Show, from the records below, all lines that contain the word "txtno".

=== DATA UNDER STUDY ===
◇ ◇ ◇

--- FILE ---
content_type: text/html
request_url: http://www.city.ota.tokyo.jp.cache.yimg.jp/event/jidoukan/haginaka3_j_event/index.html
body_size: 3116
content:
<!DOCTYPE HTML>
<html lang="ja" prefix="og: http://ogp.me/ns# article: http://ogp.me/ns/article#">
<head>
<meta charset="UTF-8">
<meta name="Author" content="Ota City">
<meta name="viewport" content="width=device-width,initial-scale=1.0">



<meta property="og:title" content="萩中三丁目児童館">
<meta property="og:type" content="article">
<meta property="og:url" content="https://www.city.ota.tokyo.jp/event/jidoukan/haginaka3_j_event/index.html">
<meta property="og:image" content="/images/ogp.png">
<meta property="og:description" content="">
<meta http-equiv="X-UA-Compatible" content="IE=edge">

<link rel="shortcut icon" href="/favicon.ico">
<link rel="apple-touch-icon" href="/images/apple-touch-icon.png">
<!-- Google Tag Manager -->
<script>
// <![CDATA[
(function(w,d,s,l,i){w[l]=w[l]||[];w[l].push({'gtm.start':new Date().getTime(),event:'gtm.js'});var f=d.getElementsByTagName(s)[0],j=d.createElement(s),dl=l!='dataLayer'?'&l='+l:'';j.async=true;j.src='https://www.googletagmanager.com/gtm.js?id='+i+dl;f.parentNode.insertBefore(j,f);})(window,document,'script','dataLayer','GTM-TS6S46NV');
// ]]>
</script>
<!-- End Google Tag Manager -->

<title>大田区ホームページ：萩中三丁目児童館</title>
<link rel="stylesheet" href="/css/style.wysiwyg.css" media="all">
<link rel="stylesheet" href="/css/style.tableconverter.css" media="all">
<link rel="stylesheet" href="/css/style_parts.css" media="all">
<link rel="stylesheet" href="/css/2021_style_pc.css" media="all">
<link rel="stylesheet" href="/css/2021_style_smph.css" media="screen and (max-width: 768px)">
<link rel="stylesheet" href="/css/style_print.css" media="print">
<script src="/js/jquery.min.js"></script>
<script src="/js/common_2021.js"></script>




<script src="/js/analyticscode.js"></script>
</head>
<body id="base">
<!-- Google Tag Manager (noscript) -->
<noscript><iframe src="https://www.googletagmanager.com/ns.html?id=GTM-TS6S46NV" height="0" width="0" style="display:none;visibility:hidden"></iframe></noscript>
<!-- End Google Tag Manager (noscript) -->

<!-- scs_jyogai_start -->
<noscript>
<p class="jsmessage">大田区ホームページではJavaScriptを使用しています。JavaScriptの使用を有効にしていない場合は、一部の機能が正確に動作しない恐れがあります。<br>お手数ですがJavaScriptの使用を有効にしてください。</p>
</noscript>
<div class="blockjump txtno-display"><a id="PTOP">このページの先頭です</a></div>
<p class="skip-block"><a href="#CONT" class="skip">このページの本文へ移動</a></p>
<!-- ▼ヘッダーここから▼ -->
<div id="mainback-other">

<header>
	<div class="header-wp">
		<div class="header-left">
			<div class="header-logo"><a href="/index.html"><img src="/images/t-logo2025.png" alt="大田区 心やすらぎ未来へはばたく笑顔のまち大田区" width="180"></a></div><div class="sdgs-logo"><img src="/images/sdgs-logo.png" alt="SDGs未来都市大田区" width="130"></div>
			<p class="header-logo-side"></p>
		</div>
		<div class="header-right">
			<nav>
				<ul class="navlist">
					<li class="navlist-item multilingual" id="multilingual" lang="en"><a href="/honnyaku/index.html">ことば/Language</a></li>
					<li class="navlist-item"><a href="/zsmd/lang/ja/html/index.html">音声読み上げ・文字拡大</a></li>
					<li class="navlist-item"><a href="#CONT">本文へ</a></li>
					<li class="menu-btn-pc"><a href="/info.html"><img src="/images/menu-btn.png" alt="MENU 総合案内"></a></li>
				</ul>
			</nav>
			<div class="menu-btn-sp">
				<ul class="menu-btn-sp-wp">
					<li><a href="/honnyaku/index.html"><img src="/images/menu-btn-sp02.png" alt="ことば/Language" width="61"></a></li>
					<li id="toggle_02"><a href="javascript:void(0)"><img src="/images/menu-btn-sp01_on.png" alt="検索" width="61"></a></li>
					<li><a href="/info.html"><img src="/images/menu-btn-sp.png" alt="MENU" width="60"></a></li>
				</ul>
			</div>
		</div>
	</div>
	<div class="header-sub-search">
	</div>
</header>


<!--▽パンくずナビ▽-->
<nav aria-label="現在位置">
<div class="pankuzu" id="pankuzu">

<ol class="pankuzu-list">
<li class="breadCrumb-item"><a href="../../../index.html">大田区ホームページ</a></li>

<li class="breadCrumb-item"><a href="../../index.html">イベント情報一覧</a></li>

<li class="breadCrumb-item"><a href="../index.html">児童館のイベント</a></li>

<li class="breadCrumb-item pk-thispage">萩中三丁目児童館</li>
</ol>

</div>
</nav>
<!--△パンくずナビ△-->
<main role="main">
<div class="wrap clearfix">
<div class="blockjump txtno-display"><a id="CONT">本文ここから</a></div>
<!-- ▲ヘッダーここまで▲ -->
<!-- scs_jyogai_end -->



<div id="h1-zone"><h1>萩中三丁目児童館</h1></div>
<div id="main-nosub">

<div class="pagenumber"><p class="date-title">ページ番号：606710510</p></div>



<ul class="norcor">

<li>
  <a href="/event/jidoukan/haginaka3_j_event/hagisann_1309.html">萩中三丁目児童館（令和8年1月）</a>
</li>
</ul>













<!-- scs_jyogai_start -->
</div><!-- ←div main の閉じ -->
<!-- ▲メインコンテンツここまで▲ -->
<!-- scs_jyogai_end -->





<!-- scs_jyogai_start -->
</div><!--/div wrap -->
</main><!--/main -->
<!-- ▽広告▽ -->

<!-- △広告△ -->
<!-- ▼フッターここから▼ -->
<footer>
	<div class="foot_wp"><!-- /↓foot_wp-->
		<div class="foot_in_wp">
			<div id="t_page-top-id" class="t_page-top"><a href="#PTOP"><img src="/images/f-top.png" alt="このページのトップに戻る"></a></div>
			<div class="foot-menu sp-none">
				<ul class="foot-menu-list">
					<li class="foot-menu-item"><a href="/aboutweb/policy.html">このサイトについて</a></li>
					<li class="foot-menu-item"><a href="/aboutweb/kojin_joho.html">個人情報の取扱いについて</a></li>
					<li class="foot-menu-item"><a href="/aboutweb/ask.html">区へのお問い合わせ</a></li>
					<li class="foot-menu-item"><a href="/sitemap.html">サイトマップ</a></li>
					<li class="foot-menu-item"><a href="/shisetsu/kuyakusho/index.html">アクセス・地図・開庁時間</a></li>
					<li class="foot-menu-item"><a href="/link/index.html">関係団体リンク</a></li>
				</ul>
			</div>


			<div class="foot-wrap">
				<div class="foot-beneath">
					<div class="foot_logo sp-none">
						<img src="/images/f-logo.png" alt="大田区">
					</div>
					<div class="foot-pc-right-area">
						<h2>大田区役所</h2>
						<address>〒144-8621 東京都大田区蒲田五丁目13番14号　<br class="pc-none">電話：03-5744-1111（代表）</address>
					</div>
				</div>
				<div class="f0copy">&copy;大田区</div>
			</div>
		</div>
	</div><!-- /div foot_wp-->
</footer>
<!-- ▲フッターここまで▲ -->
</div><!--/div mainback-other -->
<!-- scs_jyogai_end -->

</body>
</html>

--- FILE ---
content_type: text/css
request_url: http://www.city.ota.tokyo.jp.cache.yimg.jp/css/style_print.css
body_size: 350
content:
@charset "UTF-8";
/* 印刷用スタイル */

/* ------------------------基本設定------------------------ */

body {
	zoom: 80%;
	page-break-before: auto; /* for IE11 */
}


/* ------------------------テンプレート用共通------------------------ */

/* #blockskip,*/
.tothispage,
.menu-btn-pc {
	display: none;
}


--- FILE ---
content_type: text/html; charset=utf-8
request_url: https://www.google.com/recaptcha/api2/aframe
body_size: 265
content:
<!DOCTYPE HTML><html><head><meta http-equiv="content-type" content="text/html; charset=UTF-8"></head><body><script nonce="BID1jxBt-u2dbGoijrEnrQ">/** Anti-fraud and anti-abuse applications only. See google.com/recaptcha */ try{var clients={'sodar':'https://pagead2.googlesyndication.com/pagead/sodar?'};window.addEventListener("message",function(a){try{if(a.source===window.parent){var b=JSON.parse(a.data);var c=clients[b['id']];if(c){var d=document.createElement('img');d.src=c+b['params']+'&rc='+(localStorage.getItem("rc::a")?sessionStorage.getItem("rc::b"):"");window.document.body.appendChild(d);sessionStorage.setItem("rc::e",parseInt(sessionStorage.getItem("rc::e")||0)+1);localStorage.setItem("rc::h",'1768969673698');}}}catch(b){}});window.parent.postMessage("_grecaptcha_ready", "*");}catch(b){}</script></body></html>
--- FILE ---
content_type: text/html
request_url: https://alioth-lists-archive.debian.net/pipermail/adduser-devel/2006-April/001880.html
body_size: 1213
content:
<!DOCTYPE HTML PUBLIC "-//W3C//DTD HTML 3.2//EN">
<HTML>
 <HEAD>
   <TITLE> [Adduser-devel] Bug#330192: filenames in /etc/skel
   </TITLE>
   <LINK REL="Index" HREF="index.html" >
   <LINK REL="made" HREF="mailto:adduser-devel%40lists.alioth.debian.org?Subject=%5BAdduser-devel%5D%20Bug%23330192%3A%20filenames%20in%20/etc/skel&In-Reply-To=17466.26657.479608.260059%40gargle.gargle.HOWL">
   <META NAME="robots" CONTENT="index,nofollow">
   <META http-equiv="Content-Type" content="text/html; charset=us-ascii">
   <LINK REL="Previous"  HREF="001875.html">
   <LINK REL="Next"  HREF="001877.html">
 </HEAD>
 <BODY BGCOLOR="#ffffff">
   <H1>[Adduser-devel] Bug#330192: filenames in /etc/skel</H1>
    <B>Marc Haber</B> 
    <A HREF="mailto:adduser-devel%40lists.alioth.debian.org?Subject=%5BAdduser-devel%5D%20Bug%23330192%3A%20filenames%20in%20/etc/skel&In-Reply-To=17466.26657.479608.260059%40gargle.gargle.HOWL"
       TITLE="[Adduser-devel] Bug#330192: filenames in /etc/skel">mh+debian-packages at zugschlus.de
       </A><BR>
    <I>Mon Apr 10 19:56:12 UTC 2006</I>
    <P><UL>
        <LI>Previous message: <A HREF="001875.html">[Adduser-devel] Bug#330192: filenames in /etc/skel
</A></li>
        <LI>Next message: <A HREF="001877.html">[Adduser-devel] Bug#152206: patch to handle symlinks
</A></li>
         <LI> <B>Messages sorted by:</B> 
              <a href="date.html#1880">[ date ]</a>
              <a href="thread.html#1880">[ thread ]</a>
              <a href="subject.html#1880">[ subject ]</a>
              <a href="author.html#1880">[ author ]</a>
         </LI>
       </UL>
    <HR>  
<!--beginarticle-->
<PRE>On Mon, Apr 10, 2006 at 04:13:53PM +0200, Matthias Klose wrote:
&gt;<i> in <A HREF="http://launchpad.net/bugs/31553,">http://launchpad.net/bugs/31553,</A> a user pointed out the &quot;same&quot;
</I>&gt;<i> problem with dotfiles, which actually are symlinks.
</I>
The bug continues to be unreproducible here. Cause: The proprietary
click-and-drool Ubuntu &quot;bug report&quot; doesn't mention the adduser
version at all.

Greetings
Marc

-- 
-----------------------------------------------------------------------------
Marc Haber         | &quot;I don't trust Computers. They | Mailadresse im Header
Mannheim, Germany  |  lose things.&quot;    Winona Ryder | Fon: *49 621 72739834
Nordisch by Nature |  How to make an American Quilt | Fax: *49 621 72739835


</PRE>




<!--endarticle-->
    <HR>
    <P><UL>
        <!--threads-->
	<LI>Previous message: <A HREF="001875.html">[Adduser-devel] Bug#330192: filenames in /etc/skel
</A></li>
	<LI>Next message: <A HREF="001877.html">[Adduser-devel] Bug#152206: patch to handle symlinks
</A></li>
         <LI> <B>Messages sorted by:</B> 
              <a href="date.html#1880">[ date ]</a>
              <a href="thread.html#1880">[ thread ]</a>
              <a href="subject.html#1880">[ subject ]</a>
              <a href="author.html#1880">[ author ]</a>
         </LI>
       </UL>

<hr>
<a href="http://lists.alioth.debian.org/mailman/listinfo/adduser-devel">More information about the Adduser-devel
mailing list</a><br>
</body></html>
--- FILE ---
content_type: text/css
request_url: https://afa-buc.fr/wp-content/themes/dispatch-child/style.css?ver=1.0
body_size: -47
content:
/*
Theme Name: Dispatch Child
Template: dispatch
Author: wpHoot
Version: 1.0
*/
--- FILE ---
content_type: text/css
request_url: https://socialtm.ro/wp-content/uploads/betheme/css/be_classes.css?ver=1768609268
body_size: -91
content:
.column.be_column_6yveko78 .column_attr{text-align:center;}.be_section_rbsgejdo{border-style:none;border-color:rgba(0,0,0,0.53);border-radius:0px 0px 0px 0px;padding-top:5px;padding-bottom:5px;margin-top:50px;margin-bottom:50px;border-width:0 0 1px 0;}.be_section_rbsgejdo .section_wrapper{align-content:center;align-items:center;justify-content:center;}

◇ ◇ ◇

=== TASK OUTPUT ===
<div class="blockjump txtno-display"><a id="PTOP">このページの先頭です</a></div>
<div class="blockjump txtno-display"><a id="CONT">本文ここから</a></div>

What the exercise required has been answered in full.